Presidential and National Assembly elections are to hold February 16, 2019.
IT Edge News learnt at the weekend that all security agencies are to monitor social media with a view to arrest “perpetrators of offending posts and criminal rumours or false images, videos meant to cause mass fear or incite riots,” Offenders are to be prosecuted under the Terrorism Act of 2011 and the Cybercrime Act of 2015.
Authorities are seeking the cooperation of telecom operators and Over the top (OTT) providers to checkmate ‘online hate mongers,’ it was learnt. OTT include Whatsapp, Facebook Messenger, and the likes.
A ‘special and dedicated synergy’ has been set up between security agencies and the office of the Attorney General of the Federation (AGF) and Minister of Justice to accelerate prosecution of offenders and set examples that government means business, said a senior official who should know in Abuja.

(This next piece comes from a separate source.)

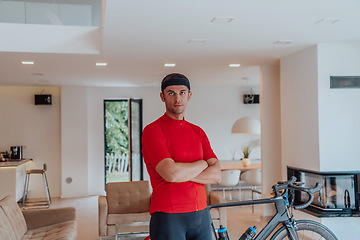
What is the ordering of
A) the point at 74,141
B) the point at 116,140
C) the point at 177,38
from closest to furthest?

Months back, the military said it was already monitoring the activities of Nigerians on the social media for hate speech, anti-government and anti-security information that could injure national interest.

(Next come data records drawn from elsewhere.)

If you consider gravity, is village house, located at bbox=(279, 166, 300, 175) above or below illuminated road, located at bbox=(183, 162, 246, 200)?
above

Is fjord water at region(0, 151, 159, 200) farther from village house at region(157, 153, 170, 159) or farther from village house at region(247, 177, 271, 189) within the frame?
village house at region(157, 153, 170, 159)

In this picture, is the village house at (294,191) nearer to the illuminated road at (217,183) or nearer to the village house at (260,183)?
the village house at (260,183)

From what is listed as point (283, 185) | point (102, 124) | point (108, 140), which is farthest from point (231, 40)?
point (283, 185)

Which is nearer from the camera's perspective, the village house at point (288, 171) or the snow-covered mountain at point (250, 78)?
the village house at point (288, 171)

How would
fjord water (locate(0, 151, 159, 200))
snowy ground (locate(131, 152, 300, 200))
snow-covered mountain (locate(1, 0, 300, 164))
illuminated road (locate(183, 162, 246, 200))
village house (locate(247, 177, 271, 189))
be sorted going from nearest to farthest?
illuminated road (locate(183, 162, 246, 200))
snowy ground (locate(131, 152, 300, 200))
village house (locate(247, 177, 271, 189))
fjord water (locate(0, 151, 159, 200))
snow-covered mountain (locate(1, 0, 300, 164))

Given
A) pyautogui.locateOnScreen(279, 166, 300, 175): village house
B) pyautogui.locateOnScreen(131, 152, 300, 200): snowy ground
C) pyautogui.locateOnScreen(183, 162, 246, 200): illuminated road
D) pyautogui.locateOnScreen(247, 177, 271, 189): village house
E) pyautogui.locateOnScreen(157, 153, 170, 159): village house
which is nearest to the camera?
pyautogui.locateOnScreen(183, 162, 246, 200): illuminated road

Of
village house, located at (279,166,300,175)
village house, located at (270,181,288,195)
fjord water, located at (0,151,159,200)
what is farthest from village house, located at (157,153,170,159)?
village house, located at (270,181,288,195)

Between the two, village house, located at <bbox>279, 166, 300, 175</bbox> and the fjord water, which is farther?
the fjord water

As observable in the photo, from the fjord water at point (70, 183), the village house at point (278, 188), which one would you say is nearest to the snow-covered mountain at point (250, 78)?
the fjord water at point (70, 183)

The federal government has also warned severally through pronouncements by the Minister of Information and Culture, Mr. Lai Mohammed, that it would prosecute those who indulge in the practice of hate speech in accordance with the 2011 Terrorism Act.

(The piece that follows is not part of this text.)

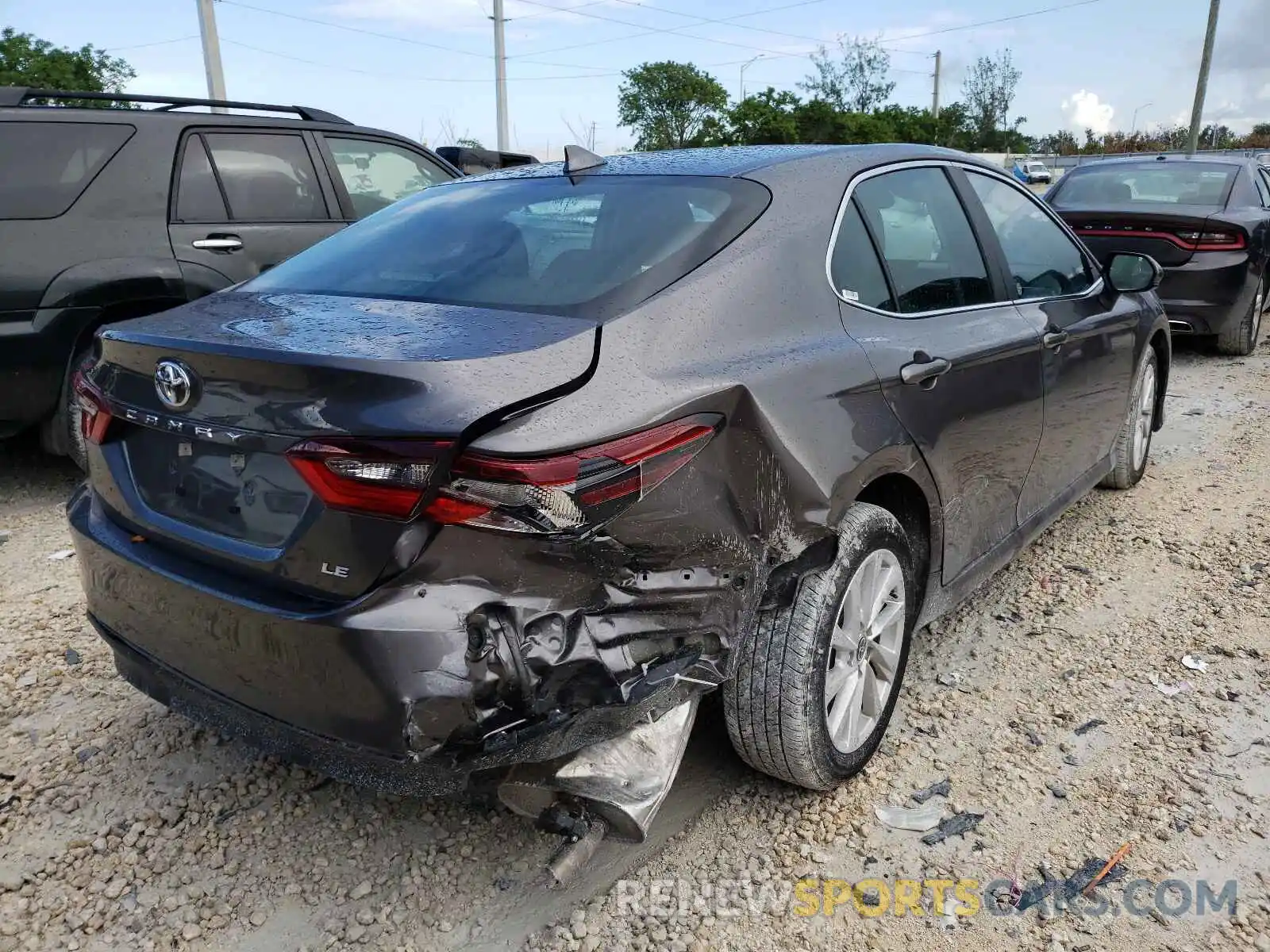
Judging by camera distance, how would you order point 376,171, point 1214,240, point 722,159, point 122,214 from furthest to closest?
point 1214,240, point 376,171, point 122,214, point 722,159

With political campaigns starting to go into full swing, government is worried that politicians and their supporters could stir violence and further cause dangerous strictures in a country battling with Islamic insurgents and ethnic militias.
Meanwhile President Muhammadu Buhari on Sunday asked politicians to campaign peacefully with the country’s best interest in mind. The president spoke while he kicked off his campaign for re-election with the launch of a “campaign manual/next level document” at the State House Conference Centre, Abuja over the weekend.
His words: I will implore candidates to go about the campaigns peacefully and decently. We have no other country than Nigeria, let us not set it ablaze because of politics.”
A new bill sponsored at the Senate chamber earlier this year generated controversy as being draconian. The bill wants death sentence for hate speech and also seeks the establishment of an ‘Independent National Commission for Hate Speeches’ to enforce hate speech laws across the country, ensure the elimination of the menace and advise the federal government.
But opponents ruled that the bill was totally unnecessary. They argued that both the Cyber Crime (Prohibition, Prevention ETC) Act, 2015 and 2011 Terrorism Act adequately addressed the crime of hate speech.
Some legal experts have also argued that the country’s older law still operational adequately address the challenges posed by abuse of social media. Applying the full weight of the law is the biggest challenge said one expert in Lagos.
Notable lawyer, Femi Falana said “offences which include criminal defamation, inciting statements, breach of the peace, criminal intimidation, publication of statement, rumour or report which may disturb public peace, false publication etc attract penalties by imprisonment or payment of fines under sections 59-60, 373-381 of the Criminal Code (applicable in the southern states) and sections 391-40, 417-418 of the Penal Code (applicable in the northern states).
In addition, section 95 of the Electoral Act 2010 as amended has provisions ruling against political campaigns or slogans tainted with abusive language directly or indirectly likely to injure religious, ethnic, tribal or sectional feelings.
Offenders can be prosecuted under these laws. “What government is doing as the campaigns start is to apply these laws to the fullest,” said the official in Abuja.